Ohem’s review published on Letterboxd:
Tender, restrained, and bittersweet Tarantino is not exactly something I was expecting. While I don't doubt his mid-life crisis or genuine love for a bygone era and its community, to me, this felt a lot like Vince Carter trying to convince us he wasn't just a dunker. We get it, you can also shoot the three ball... but it's not your bread and butter! So while I applaud him for jumping out of his comfort zone and trying something different, I can't say I wanted an attempt at maturity or meditation from Tarantino. It's just not what I'm looking for in his entertainments. It's not his bread and butter.
There are four key reasons why ONCE UPON A TIME IN HOLLYWOOD doesn't work as well it wants to: it's Tarantino's first non-ensemble, it's so personal that unless you're equally obsessed with something so specific you'll probably be left out in the cold, Margot Robbie is given nothing to do, and while never slow-paced, almost everything before the pitch-perfect ending is inconsequential, arbitrary and frankly, more often than not, boring and repetitive. Unlike all of his outings prior to THE HATEFUL EIGHT, there’s just no justification for this being nearly three hours long.
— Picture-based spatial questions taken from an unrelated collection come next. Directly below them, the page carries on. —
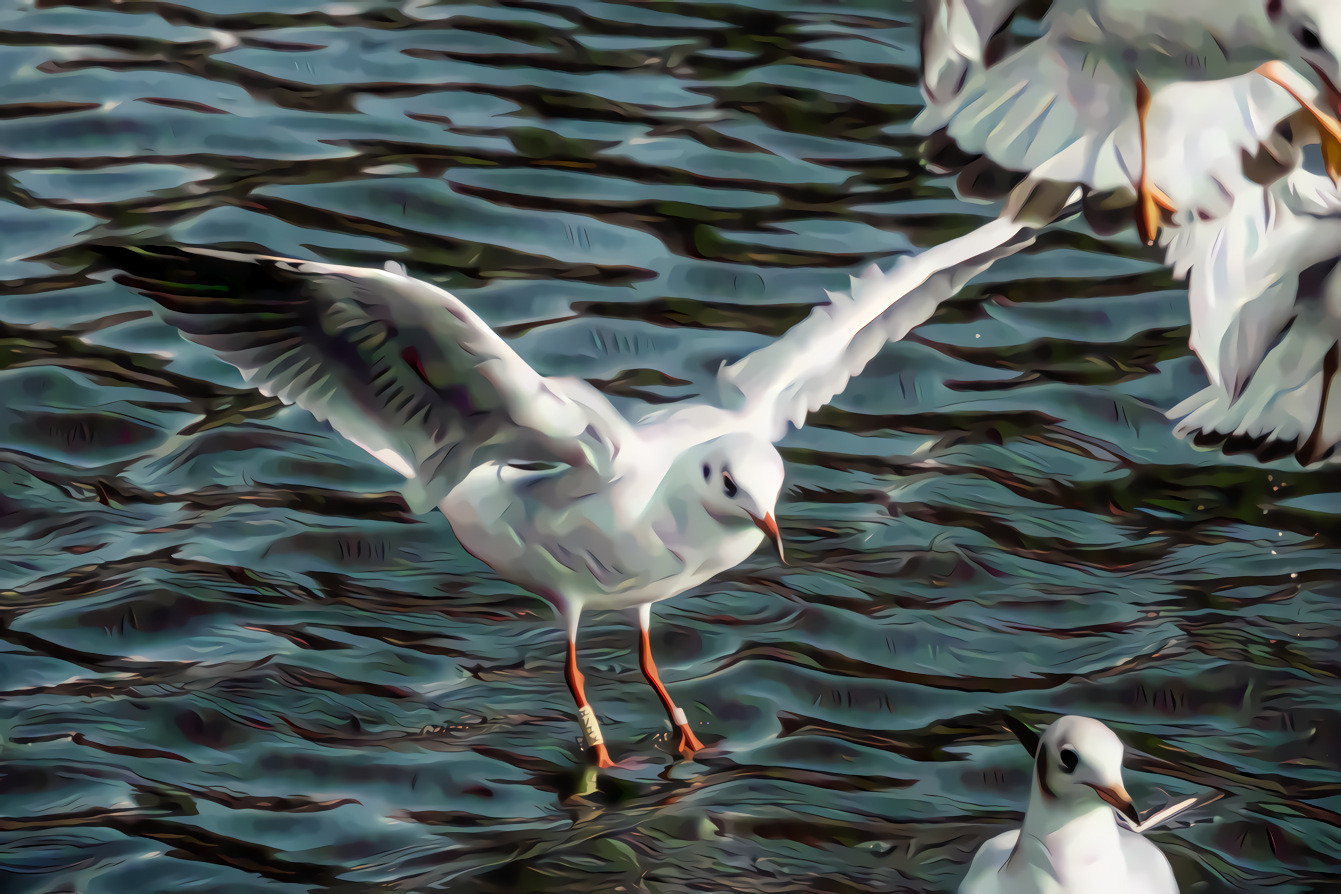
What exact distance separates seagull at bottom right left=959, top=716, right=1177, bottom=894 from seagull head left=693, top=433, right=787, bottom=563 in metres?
0.86

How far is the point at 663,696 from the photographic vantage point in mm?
5234

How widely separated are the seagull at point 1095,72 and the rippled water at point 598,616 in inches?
58.3

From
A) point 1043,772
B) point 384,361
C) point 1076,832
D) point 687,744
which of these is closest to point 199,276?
point 384,361

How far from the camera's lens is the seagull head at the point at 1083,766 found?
4.19 meters

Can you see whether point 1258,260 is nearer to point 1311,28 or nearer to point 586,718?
point 1311,28

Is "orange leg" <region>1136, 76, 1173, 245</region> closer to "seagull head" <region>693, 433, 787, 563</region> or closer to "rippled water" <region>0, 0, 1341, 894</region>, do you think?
"seagull head" <region>693, 433, 787, 563</region>

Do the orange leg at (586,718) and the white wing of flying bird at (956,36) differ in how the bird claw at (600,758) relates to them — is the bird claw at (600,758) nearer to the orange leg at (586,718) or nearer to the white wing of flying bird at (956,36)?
the orange leg at (586,718)

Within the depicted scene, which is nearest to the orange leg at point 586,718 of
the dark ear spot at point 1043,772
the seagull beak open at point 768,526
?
the seagull beak open at point 768,526

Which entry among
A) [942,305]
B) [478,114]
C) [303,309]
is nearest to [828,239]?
[942,305]

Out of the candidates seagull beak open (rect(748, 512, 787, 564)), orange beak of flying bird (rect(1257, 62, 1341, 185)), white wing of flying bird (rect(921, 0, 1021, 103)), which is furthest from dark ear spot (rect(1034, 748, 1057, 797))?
white wing of flying bird (rect(921, 0, 1021, 103))

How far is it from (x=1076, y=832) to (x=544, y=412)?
1.61 m

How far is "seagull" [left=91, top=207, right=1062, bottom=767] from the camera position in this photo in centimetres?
454

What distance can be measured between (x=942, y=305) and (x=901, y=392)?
0.66 meters

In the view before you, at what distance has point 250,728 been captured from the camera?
5.18 metres
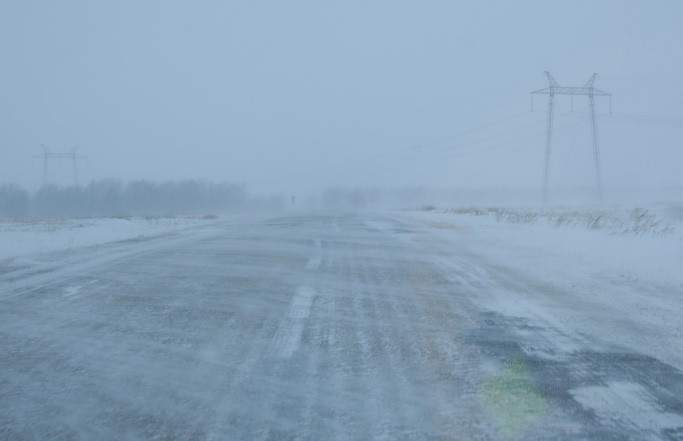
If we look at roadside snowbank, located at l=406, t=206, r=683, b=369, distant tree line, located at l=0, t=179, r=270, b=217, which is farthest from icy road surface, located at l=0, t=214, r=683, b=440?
distant tree line, located at l=0, t=179, r=270, b=217

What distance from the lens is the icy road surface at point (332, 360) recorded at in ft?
15.5

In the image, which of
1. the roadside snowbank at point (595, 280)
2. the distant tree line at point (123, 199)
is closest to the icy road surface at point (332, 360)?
the roadside snowbank at point (595, 280)

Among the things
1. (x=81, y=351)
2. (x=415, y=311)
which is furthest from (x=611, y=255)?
(x=81, y=351)

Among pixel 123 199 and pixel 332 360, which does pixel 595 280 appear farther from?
pixel 123 199

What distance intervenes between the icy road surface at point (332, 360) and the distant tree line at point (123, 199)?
9995 cm

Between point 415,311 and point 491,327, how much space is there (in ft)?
4.22

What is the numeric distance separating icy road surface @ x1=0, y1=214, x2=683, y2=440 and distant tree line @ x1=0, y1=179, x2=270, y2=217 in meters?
100.0

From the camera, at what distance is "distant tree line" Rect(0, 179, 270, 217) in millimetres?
114750

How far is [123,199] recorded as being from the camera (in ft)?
396

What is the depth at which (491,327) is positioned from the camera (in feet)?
26.0

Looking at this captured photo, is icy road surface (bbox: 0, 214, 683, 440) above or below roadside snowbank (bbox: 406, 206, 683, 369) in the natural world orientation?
below

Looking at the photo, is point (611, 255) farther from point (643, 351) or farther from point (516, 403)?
point (516, 403)

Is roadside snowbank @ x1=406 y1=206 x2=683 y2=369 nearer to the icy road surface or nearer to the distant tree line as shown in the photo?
the icy road surface

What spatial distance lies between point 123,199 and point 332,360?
121 metres
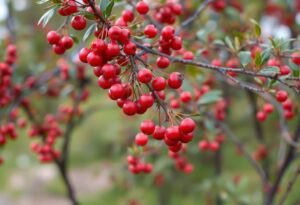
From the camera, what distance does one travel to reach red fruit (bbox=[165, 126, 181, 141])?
1039 millimetres

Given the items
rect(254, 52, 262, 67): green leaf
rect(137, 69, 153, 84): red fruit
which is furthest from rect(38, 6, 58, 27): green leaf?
rect(254, 52, 262, 67): green leaf

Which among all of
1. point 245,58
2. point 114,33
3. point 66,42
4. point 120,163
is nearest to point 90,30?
point 66,42

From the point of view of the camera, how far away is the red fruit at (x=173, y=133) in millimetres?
1039

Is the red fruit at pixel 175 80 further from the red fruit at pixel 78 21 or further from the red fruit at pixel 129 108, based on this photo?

So, yeah. This is a two-hander, through and through. On one hand, Pitt effortlessly gives the most soulful performance of his career, completely stealing the whole damn movie. On the other, hard as he might try his darndest, Leo can’t save Rick Dalton from being a slightly curious, pretty one-dimensional lead at best. Don’t get me wrong – Leo’s performance is great, and there’s nothing more he possibly could have done. But instead of spending a bunch of brief moments with a number of super amusing personalities, for three hours, you’re stuck with a protagonist that would have been more suited for a punchier, more supporting role. Cumulatively, especially towards the film’s DIE HARD-esque ending, the rapport between Pitt’s Cliff and Leo’s Rick does indeed pay off, but moment-to-moment, it all feels a little too aimless. Tarantino’s forte is not writing people; it’s writing caricatures, tension and plot. So, in branching out through character, the attempted poignancy, for the most part, replaces the laughs, the thrills, and the sheer *event* feeling you’ve come to expect from QT. You can see him attempting to pull an INHERENT VICE, but he’s only able to do it for a brief, subtle, blink-and-you’ll-miss-it moment that’s too bittersweet to spoil (you’ll know it and feel it when you see it). Then back to the nerdy, replica, alternate universe Western references, and distracting cameos that go nowhere.
All this being said, while I was annoyed at how “mature” and anti-expectation Tarantino felt the urge to be throughout, the grand finale paid off heavily. All leashes, knives, and guns were let loose, and we finally got the mayhem we came for. I finally laughed my ass off at Leo’s line deliveries -- instead of quietly smiling like I did for the rest of the movie prior -- the tension simmered, and you genuinely had no idea where this thing was gonna go. And off... it... went. Graceful final shot, too.
Finally, major shouts to the vintage Tarantino suspense at the ranch, and to the precocious Julia Butters who deserves her own TRUE GRIT-like spin-off.
In the end, Tarantino’s foray into his favourite epoch wasn’t nearly as exciting as anxiously guessing how he was going to end up tackling it, but we got a somewhat directionless, somewhat touching friendship/love letter in the process. Perhaps ten is the right amount after all.